Render every line of the items below as a JSON list of strings, with one string per line and no blank lines.

[Dataset entries]
+--

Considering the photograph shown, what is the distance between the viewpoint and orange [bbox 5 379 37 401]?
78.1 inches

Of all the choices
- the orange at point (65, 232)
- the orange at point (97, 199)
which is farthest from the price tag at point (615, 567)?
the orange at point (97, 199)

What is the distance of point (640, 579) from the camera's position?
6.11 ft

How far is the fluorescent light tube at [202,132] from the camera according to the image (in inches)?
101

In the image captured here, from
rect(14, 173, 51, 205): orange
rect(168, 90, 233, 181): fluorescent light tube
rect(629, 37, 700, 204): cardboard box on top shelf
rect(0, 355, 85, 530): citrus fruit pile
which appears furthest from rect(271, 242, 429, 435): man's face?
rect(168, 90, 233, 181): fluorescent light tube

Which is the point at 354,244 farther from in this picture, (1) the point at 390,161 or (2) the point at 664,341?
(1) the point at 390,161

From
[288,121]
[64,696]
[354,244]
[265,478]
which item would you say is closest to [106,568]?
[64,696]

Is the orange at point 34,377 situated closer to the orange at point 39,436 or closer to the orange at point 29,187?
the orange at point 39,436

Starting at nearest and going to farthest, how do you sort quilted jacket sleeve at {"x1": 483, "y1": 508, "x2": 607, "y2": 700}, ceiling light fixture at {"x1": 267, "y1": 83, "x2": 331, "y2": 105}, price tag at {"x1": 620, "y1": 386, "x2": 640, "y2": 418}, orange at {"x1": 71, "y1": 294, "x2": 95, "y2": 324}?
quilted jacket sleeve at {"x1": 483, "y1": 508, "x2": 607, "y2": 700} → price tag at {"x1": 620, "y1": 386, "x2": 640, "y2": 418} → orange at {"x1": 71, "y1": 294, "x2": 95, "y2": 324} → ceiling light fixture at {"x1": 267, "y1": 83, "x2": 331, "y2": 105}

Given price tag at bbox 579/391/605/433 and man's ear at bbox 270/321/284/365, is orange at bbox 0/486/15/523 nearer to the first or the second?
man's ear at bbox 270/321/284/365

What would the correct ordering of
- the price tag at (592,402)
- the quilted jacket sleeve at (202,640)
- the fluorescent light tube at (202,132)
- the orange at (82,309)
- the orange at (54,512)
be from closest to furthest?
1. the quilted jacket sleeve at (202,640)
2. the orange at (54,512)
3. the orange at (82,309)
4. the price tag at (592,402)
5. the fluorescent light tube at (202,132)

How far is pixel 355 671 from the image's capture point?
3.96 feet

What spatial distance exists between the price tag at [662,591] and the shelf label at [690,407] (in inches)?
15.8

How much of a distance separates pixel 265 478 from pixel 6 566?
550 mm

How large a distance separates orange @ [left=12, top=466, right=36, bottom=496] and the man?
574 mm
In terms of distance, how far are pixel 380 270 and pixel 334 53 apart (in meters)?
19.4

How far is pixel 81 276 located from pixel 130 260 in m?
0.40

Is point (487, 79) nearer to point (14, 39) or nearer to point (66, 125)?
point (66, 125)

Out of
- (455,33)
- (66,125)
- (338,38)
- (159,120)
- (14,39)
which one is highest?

+--

TASK SOLUTION:
[
  "Considering the photograph shown, what is the distance between the viewpoint and orange [bbox 5 379 37 401]?",
  "78.1 inches",
  "Of all the choices",
  "- the orange at point (65, 232)",
  "- the orange at point (97, 199)",
  "which is farthest from the price tag at point (615, 567)?",
  "the orange at point (97, 199)",
  "What is the distance of point (640, 579) from the camera's position?",
  "6.11 ft",
  "How far is the fluorescent light tube at [202,132] from the camera according to the image (in inches)?",
  "101",
  "In the image captured here, from",
  "rect(14, 173, 51, 205): orange",
  "rect(168, 90, 233, 181): fluorescent light tube",
  "rect(629, 37, 700, 204): cardboard box on top shelf",
  "rect(0, 355, 85, 530): citrus fruit pile",
  "which appears furthest from rect(271, 242, 429, 435): man's face?",
  "rect(168, 90, 233, 181): fluorescent light tube",
  "Which is the point at 354,244 farther from in this picture, (1) the point at 390,161 or (2) the point at 664,341?",
  "(1) the point at 390,161",
  "From",
  "[288,121]",
  "[64,696]",
  "[354,244]",
  "[265,478]",
  "which item would you say is closest to [106,568]?",
  "[64,696]",
  "Is the orange at point 34,377 situated closer to the orange at point 39,436 or closer to the orange at point 29,187?",
  "the orange at point 39,436",
  "Starting at nearest and going to farthest, how do you sort quilted jacket sleeve at {\"x1\": 483, \"y1\": 508, \"x2\": 607, \"y2\": 700}, ceiling light fixture at {\"x1\": 267, \"y1\": 83, \"x2\": 331, \"y2\": 105}, price tag at {\"x1\": 620, \"y1\": 386, \"x2\": 640, \"y2\": 418}, orange at {\"x1\": 71, \"y1\": 294, \"x2\": 95, \"y2\": 324}?",
  "quilted jacket sleeve at {\"x1\": 483, \"y1\": 508, \"x2\": 607, \"y2\": 700} → price tag at {\"x1\": 620, \"y1\": 386, \"x2\": 640, \"y2\": 418} → orange at {\"x1\": 71, \"y1\": 294, \"x2\": 95, \"y2\": 324} → ceiling light fixture at {\"x1\": 267, \"y1\": 83, \"x2\": 331, \"y2\": 105}",
  "Given price tag at bbox 579/391/605/433 and man's ear at bbox 270/321/284/365, is orange at bbox 0/486/15/523 nearer to the first or the second?",
  "man's ear at bbox 270/321/284/365",
  "What would the correct ordering of",
  "- the price tag at (592,402)",
  "- the quilted jacket sleeve at (202,640)",
  "- the fluorescent light tube at (202,132)",
  "- the orange at (82,309)",
  "- the orange at (54,512)",
  "be from closest to furthest?",
  "1. the quilted jacket sleeve at (202,640)",
  "2. the orange at (54,512)",
  "3. the orange at (82,309)",
  "4. the price tag at (592,402)",
  "5. the fluorescent light tube at (202,132)",
  "How far is pixel 355 671 from the image's capture point?",
  "3.96 feet",
  "What spatial distance exists between the price tag at [662,591] and the shelf label at [690,407] (in inches)?",
  "15.8",
  "How much of a distance separates pixel 265 478 from pixel 6 566?",
  "550 mm",
  "How large a distance separates orange @ [left=12, top=466, right=36, bottom=496] and the man?",
  "574 mm",
  "In terms of distance, how far are pixel 380 270 and pixel 334 53 apart (in meters)?",
  "19.4",
  "How far is pixel 81 276 located from pixel 130 260 in m?",
  "0.40",
  "Is point (487, 79) nearer to point (14, 39) or nearer to point (66, 125)?",
  "point (66, 125)",
  "Out of",
  "- (455,33)",
  "- (66,125)",
  "- (338,38)",
  "- (159,120)",
  "- (14,39)",
  "which one is highest?"
]